* [Challenge]
List every page number of the book that the review below cites in parentheses.
* start Passage given *
Consciousness, idealist philosophy, materialist philosophy, interdisciplinary,
parapsychology, intelligent design of the universe
by Axel Randrup
of the book
A Genuine Theory of Everything
by Orogee Dolsenhe,
EBookstand Books Houston, USA, 2005.
xviii + 456 pages.
Author's e-mail email@example.com
This book is an original and imaginative piece of work. The author is
critical towards mainstream science and materialist philosophy. and specifically
he criticizes the attempts of some physicists to make "a theory of
everything" based on physics only. He thinks, that "everything"
must include mind and consciousness, and in the book he tries to develop
a genuine theory of everything based on an idealist philosophy.
In idealist philosophy consciousness is there from the beginning, but then
"a material thing" requires explanation. Dolsenhe regards the
physical world as a pile of mathematical equations and numbers, all considered
as mental qualities.. He thinks, that our perceptual system adds perceptual
qualia to the mathematical frame, like a sculptor attaches clay to a wire
frame (pp. 134, 223,). Based on idealist philosophy I have described material
objects as heuristic concepts useful for expressing observations within
a certain domain with some of their mutual relations (1). Though not identical
I think these two explanations are in quite good agreement.
The author proposes, that all there exists in nature are two fundamental
entities of consciousness, the "primal consciousness" and the
"nodink" and he undertakes to present an idealistic view of the
universe based on these two entities (pp. 100, 133).
* end Passage given *
* start Dataset *
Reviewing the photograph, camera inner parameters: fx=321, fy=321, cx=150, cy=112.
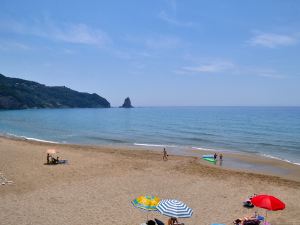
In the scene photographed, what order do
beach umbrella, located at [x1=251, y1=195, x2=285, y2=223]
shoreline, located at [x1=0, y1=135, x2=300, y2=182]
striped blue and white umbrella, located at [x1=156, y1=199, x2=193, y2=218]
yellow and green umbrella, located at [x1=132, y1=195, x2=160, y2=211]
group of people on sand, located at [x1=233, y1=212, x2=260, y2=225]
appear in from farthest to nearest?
shoreline, located at [x1=0, y1=135, x2=300, y2=182]
group of people on sand, located at [x1=233, y1=212, x2=260, y2=225]
yellow and green umbrella, located at [x1=132, y1=195, x2=160, y2=211]
beach umbrella, located at [x1=251, y1=195, x2=285, y2=223]
striped blue and white umbrella, located at [x1=156, y1=199, x2=193, y2=218]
* end Dataset *
* [Result of this exercise]
134, 223, 100, 133